Fransız Le Journal du Dimanche'ın haberine göre Belçikalı milletvekili Marc Tarabella'yla Marie Arena davetli olarak gittikleri Katar seyahatini Parlamento'nun ilgili birimlerine haber vermediklerini itiraf ederken, gerekçe olarak,"Bildirmeyi unuttuk," dediler.
AP'deki skandallar zinciri Aralık ayında AP milletvekili ve Ortadoğu'yla İlişkilerden Sorumlu Başkan Yardımcısı olan Yunan Eva Kaili'yle İtalyan işbirlikçisinin Katar'dan rüşvet aldıklarının saptanmasıyla ortaya çıkmıştı. Onlara yataklık eden İtalyan bir AP milletvekilinin de ismi telaffuz edilmiş, üçlünün, küçük banknotlar halinde bir buçuk milyon Euro'yu cebe indirdikleri açıklanmıştı.

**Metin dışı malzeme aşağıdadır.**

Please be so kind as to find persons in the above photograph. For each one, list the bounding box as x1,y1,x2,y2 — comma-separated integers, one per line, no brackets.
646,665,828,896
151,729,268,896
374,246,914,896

Le Journal du Dimanche'ın haberi şöyle:
"Geçtiğimiz Pazar günü zaten rüşvet skandalıyla itibarı sarsılan AP'de yeni bir yolsuzluk olayı patlak verdi. AP milletvekili Marc Tarabella'nın avukatı, müvekkilinin Katar'a yaptığı bir ziyareti AP'nin ilgili birimlerine haber vermeyi 'unuttuğunu' doğruladı.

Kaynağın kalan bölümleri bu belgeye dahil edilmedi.